Aim: Write out exactly, with no other output, the lines below from the one that contains "What is the measured" through the end.

•••

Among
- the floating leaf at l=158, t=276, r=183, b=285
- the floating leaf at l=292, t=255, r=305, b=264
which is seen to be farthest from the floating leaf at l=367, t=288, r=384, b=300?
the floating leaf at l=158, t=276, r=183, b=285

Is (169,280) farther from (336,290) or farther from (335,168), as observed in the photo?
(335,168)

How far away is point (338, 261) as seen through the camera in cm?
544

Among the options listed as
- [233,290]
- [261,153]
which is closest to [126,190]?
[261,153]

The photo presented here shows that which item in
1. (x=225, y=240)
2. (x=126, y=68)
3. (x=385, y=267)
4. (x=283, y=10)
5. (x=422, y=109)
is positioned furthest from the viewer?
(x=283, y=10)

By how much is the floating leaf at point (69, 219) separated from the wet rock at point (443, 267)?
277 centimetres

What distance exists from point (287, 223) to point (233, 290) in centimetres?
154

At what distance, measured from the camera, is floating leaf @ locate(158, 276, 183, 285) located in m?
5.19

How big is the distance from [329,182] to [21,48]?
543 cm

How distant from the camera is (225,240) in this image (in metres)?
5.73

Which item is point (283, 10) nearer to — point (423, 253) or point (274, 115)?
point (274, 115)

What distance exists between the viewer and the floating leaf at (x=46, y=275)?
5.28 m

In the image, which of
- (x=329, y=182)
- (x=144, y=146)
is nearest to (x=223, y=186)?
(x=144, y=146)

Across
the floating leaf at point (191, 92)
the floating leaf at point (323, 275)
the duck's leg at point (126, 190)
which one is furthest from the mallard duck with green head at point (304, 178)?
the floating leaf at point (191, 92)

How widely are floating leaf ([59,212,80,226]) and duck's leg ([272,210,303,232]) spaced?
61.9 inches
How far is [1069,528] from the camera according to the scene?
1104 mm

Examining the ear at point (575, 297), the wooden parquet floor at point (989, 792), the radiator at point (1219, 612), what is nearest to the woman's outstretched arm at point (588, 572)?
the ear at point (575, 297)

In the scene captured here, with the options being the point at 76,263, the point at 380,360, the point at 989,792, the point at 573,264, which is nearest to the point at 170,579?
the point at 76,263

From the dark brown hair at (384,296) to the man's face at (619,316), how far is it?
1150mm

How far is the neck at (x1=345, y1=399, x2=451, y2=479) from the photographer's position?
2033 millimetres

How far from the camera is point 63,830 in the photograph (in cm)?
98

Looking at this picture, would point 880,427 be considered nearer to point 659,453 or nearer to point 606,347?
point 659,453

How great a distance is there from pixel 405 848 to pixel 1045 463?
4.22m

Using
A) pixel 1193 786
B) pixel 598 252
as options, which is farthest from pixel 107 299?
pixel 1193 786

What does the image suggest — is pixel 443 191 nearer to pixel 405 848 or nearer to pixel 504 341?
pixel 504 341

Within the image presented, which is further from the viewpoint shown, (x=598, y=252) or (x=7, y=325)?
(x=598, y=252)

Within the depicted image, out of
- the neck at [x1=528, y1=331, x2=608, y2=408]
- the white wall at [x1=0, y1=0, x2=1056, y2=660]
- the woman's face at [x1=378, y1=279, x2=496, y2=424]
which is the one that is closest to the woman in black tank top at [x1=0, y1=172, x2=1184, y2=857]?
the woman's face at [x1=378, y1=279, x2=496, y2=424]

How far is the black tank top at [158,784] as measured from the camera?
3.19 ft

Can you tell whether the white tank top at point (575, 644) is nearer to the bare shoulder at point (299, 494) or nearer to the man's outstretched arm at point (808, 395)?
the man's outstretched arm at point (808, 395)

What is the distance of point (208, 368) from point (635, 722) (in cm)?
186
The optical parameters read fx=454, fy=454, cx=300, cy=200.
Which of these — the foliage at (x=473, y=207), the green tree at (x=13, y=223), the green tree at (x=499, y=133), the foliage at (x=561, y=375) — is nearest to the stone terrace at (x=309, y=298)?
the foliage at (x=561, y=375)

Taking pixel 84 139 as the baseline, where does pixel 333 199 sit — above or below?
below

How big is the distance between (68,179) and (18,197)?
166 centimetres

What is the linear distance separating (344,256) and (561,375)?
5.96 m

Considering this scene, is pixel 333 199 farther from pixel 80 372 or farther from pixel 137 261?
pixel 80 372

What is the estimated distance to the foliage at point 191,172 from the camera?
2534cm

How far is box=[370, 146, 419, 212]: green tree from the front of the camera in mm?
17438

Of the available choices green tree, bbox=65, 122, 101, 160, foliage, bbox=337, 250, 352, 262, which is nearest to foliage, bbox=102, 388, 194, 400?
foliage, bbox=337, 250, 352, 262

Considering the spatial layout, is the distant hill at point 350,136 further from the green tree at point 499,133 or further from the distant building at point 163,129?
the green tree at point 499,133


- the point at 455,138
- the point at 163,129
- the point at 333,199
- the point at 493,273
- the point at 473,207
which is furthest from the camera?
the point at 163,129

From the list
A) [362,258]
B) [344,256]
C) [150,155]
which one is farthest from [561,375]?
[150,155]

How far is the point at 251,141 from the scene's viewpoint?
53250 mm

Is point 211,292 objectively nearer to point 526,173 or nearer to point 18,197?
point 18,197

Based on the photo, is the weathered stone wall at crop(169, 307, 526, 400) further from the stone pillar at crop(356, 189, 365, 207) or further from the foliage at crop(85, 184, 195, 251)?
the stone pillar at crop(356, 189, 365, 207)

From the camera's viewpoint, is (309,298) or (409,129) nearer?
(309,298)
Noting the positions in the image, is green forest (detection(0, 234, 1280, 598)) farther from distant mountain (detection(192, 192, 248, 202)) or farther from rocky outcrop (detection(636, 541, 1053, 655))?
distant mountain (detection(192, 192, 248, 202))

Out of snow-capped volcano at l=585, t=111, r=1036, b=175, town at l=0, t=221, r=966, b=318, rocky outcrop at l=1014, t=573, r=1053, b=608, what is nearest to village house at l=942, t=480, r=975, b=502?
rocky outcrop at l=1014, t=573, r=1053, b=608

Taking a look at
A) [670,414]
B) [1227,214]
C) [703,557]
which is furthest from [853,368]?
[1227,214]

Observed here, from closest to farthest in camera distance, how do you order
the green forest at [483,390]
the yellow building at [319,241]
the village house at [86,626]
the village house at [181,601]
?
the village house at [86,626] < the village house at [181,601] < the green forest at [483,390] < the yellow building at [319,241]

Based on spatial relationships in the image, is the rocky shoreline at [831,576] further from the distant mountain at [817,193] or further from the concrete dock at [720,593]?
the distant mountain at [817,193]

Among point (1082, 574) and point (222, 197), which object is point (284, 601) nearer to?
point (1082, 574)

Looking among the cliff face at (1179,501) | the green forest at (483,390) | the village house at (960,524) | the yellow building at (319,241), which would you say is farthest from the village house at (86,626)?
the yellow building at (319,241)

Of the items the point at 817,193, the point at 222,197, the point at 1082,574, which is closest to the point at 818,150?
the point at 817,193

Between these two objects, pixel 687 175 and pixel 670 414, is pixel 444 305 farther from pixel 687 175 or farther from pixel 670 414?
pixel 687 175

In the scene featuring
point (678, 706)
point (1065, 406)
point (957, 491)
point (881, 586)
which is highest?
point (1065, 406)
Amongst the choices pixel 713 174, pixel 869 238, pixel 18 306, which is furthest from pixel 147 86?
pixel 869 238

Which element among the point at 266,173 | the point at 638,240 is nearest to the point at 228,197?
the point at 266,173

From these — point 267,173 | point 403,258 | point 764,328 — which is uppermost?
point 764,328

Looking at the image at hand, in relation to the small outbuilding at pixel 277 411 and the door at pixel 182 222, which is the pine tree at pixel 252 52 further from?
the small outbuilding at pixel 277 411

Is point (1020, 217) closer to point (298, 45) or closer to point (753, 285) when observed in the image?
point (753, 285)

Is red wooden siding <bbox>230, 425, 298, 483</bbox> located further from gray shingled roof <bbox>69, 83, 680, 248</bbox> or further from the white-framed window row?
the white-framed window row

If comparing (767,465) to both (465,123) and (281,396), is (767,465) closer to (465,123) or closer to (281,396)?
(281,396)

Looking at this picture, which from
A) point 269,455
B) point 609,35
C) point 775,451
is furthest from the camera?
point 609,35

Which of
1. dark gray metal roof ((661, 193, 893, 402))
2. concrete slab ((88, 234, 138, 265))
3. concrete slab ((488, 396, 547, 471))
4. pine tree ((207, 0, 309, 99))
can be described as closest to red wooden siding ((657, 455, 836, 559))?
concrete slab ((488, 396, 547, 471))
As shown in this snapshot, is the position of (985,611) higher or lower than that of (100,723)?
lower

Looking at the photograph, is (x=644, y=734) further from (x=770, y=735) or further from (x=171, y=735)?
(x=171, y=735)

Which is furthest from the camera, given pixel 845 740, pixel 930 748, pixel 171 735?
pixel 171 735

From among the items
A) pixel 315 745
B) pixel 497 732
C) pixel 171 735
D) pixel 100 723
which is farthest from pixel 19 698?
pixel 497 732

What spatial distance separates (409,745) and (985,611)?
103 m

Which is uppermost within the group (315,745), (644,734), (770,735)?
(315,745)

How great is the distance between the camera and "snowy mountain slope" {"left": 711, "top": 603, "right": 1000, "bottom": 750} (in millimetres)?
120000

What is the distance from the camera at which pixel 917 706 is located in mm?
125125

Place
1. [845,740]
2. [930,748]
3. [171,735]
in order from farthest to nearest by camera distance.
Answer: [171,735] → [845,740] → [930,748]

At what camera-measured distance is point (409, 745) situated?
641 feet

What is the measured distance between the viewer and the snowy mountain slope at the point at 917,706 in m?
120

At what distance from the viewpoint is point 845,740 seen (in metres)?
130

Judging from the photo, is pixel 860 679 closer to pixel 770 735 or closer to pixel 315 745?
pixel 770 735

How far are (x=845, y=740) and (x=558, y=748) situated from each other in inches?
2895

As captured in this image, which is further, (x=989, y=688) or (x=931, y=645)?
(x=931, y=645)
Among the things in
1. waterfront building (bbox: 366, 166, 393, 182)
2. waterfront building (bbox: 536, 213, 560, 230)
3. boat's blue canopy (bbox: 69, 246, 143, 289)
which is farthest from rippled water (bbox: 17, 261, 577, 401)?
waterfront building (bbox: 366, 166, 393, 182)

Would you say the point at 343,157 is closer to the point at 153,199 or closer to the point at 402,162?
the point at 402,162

•••

Task solution:
What is the measured distance between the viewer and the snowy mountain slope at the point at 917,706 in m?
120

At what distance from the viewpoint is point 845,740 seen (in metres)?
130

Judging from the photo, is pixel 860 679 closer to pixel 770 735 or closer to pixel 315 745?
pixel 770 735

How far are (x=845, y=740) and (x=558, y=748) situated from each other in inches?
2895

As captured in this image, which is further, (x=989, y=688) or (x=931, y=645)?
(x=931, y=645)
Among the things in
1. waterfront building (bbox: 366, 166, 393, 182)
2. waterfront building (bbox: 536, 213, 560, 230)
3. boat's blue canopy (bbox: 69, 246, 143, 289)
which is farthest from rippled water (bbox: 17, 261, 577, 401)?
waterfront building (bbox: 366, 166, 393, 182)

Would you say the point at 343,157 is closer to the point at 153,199 or closer to the point at 402,162?
the point at 402,162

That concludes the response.